While man is becoming less and less confident of his own spiritual dignity, he acquires more and more power over his physical world, and sinks further and further into obsession with the material. Steam drives ships across the oceans without care for winds, drives trains across the lands, carrying great loads at incredible speeds. Later comes electricity, and with it the flashing of messages around the planet on wires or on the ether. The age-old dream of flying is at last realized by aeroplane and airship. Meanwhile by machinery and chemical synthesis innumerable materials and utensils are manufactured for comfort, luxury or power.

What is the upshot? From its germ in Europe a new world spreads, devouring the old world. Formerly events happening in one region had seldom any appreciable effect elsewhere. But now, increasingly, each event in every part of the world reverberates within all other events. By means of steam and electricity the human world is becoming one system. Its regions become interdependent economically, even in a manner culturally; but not politically, and not socially. The hearts of men are massed against one another in jealous and mistrustful nations. And across this cleavage runs another, the division in all lands between masters and servants, the economically free and the economically enslaved. The new world should have been a happy and glorious world. But it is not. The new powers should have been organized in service of the human spirit, the one right object of loyalty. But they are not. The First Men can do almost nothing, with their powers, but serve the old ape-cravings for private comfort, safety, self-display and tribal glory.

At the moment of the outbreak of the European War the great majority of mankind are extremely ignorant not only of their own essential nature but of the world. They feel no need that man should be made one, and that all men should co-operate in the supreme racial enterprise. They take the nations to be the true objects of loyalty, and the social classes to be natural elements of the nation. But a minority, mostly in the Western lands, have blindly felt this need of human unity. Their leaders have formulated it obscurely in one manner or another, often discrepantly. But few can take it at all seriously, very few can live for it passionately. In most cases, however bravely they can talk about it, they cannot act for it. If ever they are put to the test, they shy away, affirming that nationalism is ‘practical’, cosmopolitanism but a remote ideal. Though they see it intellectually, their hearts are not capable of responding to it. If ever the nation is in danger, their cosmopolitanism evaporates, and they stand for the nation in the good old style. Yet intellectually they know that in their modern world this way leads to disaster.

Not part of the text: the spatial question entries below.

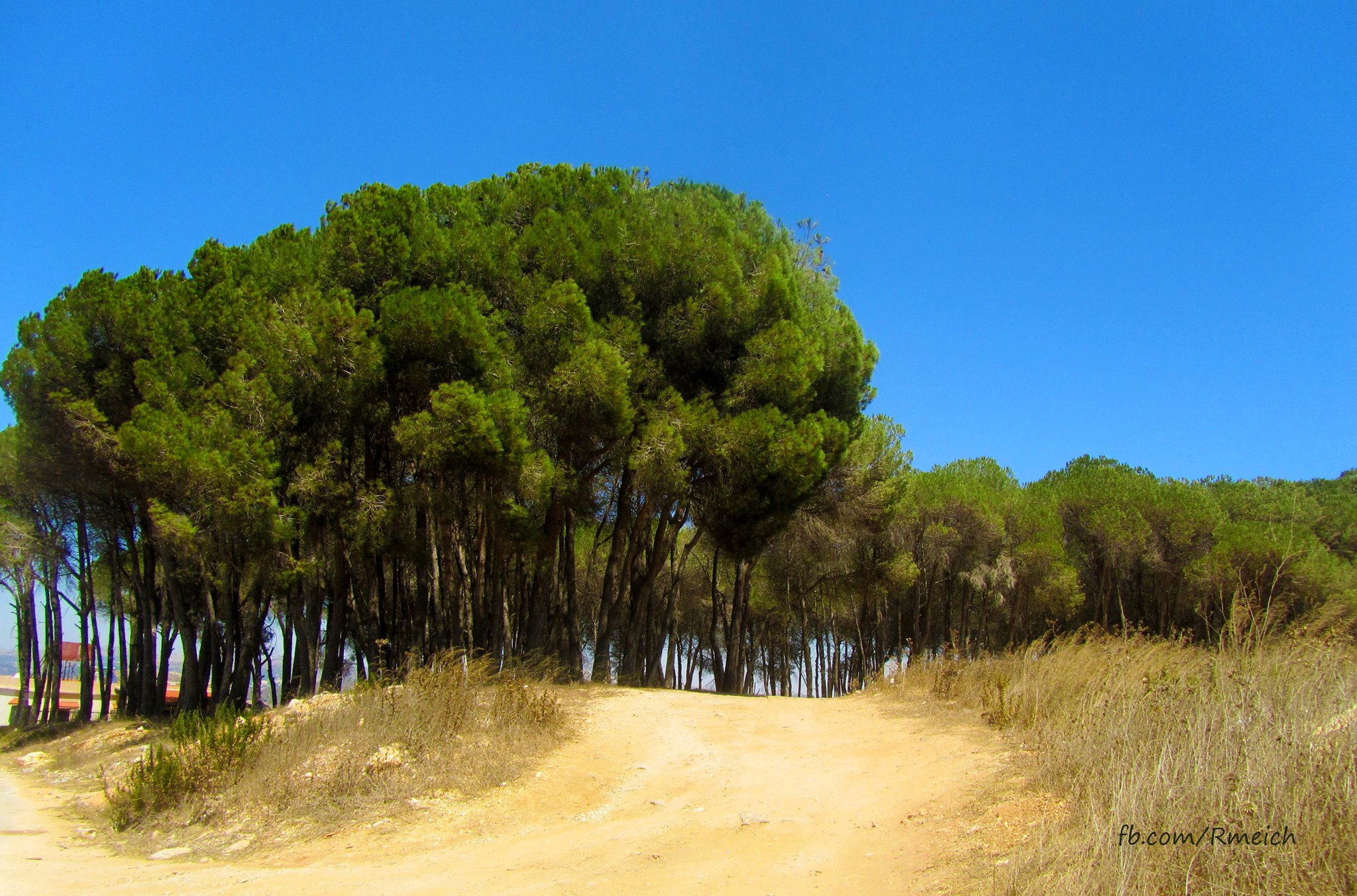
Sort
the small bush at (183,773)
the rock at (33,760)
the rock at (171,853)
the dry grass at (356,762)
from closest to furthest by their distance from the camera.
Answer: the rock at (171,853)
the dry grass at (356,762)
the small bush at (183,773)
the rock at (33,760)

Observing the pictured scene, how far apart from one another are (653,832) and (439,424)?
7598mm

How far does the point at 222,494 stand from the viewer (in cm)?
1312

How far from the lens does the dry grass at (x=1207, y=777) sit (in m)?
3.69

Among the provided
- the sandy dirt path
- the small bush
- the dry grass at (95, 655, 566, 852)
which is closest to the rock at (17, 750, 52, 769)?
the sandy dirt path

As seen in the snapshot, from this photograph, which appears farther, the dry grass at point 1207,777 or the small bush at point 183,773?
the small bush at point 183,773

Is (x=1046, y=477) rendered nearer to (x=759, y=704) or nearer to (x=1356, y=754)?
(x=759, y=704)

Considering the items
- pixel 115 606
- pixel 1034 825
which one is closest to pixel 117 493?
pixel 115 606

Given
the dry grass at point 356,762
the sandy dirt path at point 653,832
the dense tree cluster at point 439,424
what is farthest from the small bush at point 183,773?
the dense tree cluster at point 439,424

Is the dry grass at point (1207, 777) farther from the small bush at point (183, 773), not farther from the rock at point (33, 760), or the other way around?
the rock at point (33, 760)

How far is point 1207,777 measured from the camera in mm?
4344

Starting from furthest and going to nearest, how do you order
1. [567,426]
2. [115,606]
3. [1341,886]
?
1. [115,606]
2. [567,426]
3. [1341,886]

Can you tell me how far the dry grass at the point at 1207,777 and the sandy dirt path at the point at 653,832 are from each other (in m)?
0.81

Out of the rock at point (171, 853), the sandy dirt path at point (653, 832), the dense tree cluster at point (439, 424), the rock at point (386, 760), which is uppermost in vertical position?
the dense tree cluster at point (439, 424)

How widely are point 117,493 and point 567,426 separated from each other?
9.00m
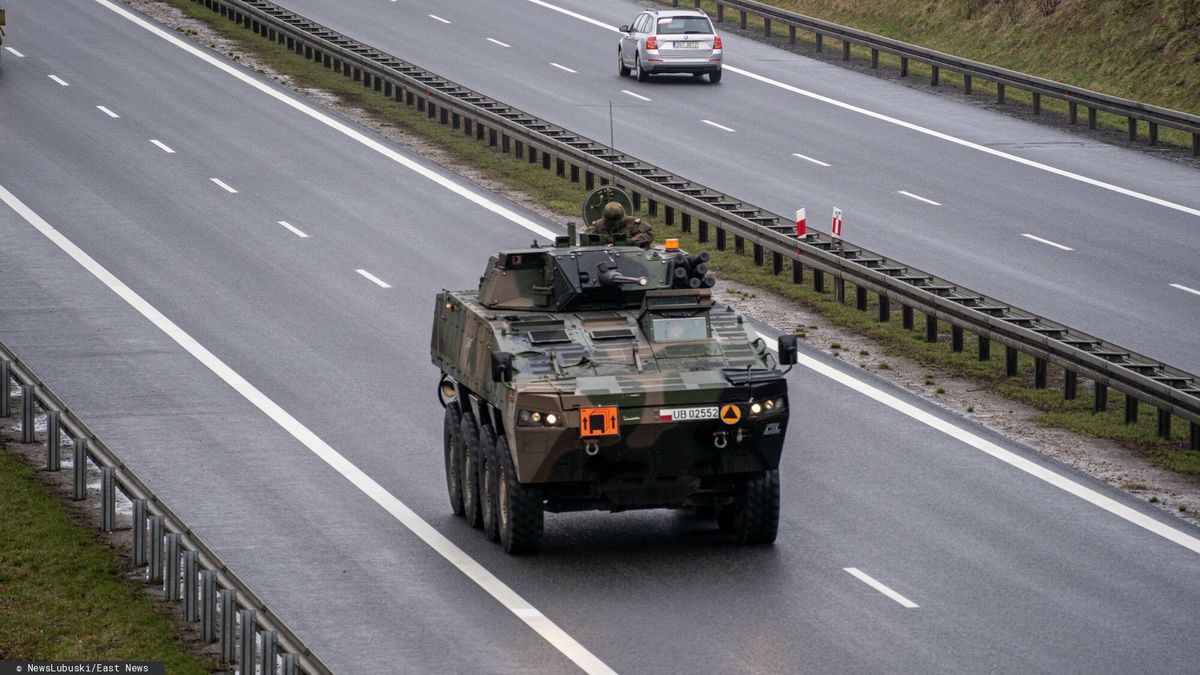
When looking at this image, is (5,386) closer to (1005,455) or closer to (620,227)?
(620,227)

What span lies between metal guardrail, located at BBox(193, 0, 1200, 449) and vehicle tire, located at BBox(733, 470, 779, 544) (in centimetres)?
621

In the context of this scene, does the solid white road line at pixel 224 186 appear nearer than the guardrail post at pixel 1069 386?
No

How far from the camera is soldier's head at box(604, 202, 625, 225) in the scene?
21453 mm

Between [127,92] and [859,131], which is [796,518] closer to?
[859,131]

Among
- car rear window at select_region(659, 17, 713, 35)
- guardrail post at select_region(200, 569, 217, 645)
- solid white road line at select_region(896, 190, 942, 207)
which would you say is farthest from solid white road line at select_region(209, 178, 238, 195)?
guardrail post at select_region(200, 569, 217, 645)

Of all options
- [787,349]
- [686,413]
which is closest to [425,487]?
[686,413]

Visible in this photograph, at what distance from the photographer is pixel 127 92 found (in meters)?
47.0

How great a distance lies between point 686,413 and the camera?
17844 millimetres

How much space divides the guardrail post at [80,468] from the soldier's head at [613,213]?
6.12 meters

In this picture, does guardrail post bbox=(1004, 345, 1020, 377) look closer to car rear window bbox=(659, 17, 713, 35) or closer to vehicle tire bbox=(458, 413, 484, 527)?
vehicle tire bbox=(458, 413, 484, 527)

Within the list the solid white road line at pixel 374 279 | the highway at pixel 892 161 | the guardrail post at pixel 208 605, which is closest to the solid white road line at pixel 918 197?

The story of your species is indeed a tragic story, for it closes with desolation. Your part in that story is both to strive and to fail in a unique opportunity, and so to set the current of history toward disaster. But think not therefore that your species has occurred in vain, or that your own individual lives are futile. Whatever any of you has achieved of good is an excellence in itself and a bright thread woven into the texture of the cosmos. In spite of your failure it shall be said of you, had they not striven as they did, the Whole would have been less fair. And yet also it shall be said, even had they triumphed and not suffered their disaster, the Whole would have been less fair.